An attack yesterday (May 22) at an Ariana Grande concert in Manchester has killed at least 22 people and injured around 60 others. Police say that a lone suicide bomber appears to be responsible for the attack. Prime minster Theresa May has called it a “callous terrorist attack.” At the time of writing, no group has claimed responsibility for the attack.

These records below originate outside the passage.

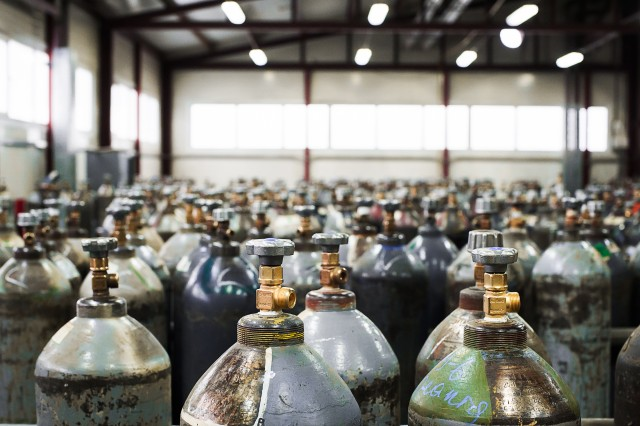 We supply Ammonia gas, Refrigerants gas such R32, R134a, R152a, R410A, R404A, R600a or isobutane, DME in various package size range from small cylinder to bulk delivery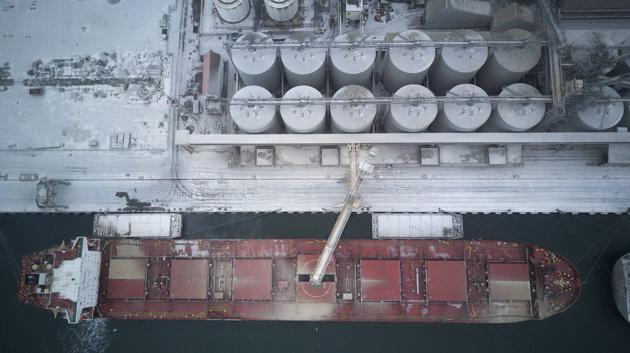 Погрузка на корабль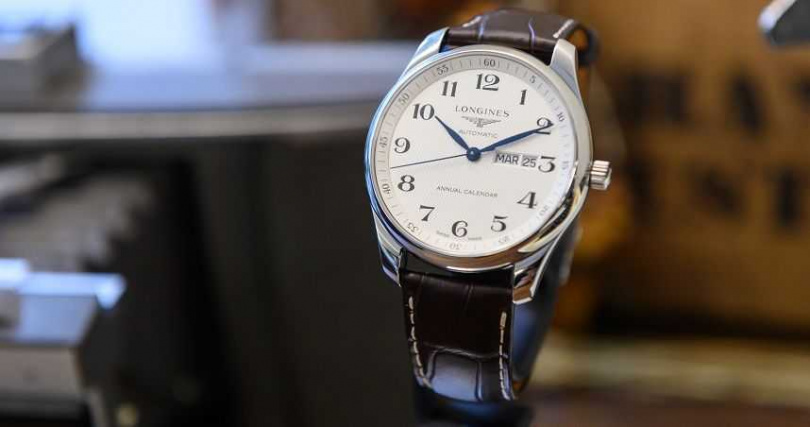 Longines 浪琴表Master 巨擘系列銀色面盤年曆腕錶。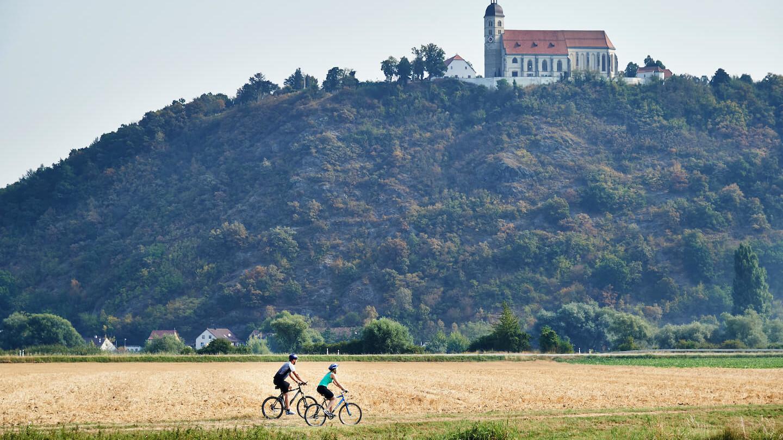 Blick auf den Bogenberg im Urlaubsland Straubing-Bogen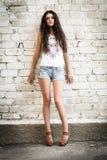 Meisje tegen de muur Stock Afbeeldingen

It is the deadliest terror attack in Europe since July 2016, when a man drove a truck into crowds in Nice, France, killing 84. The Manchester incident is also the worst terror incident in the UK since July 2005, when coordinated bus and train bombings in London killed 52. In both of those cases, Islamist terror groups claimed responsibility for the attacks. The UK’s recent history with terrorism also includes sectarian violence in Northern Ireland, but the deadliest attacks in mainland Britain over the past decade or so were linked to other motives.
March 22, 2017
Five people were killed in London when an Islamist extremist drove a car into pedestrians before crashing into a barrier outside parliament and fatally stabbing a police officer inside the grounds.
June 16, 2016
Member of parliament Jo Cox was murdered in her constituency near Leeds just before the Brexit referendum. She was shot and stabbed by a rightwing extremist, who was given a life sentence for the murder.
March 4, 2016
Northern Ireland prison officer Adrian Ismay was killed by a bomb planted under his car in Belfast. The responsibility was claimed by the New Irish Republican Army, a sectarian group.
May 22, 2013
Two Islamic extremists murdered Lee Rigby, a 25-year-old army officer, in London. They rammed him with a car and then attempted to decapitate him. The attackers were jailed for life.
April 2, 2011
Northern Ireland policeman Ronan Kerr was killed by a bomb planted under his car outside his home near Omagh. The responsibility was claimed by a dissident group of former members of the Provisional Irish Republican Army, a sectarian group.
June 30, 2007
Two Islamic extremists drove a car filled with petrol and propane tanks into the main terminal at the Glasgow airport. One of the attackers died in the incident and five people were injured.
July 7, 2005
Four suicide bombers attacked commuters in London, killing 52 and injuring hundreds. Three of the bombs were set off in Tube trains and one on a public bus during the morning rush hour.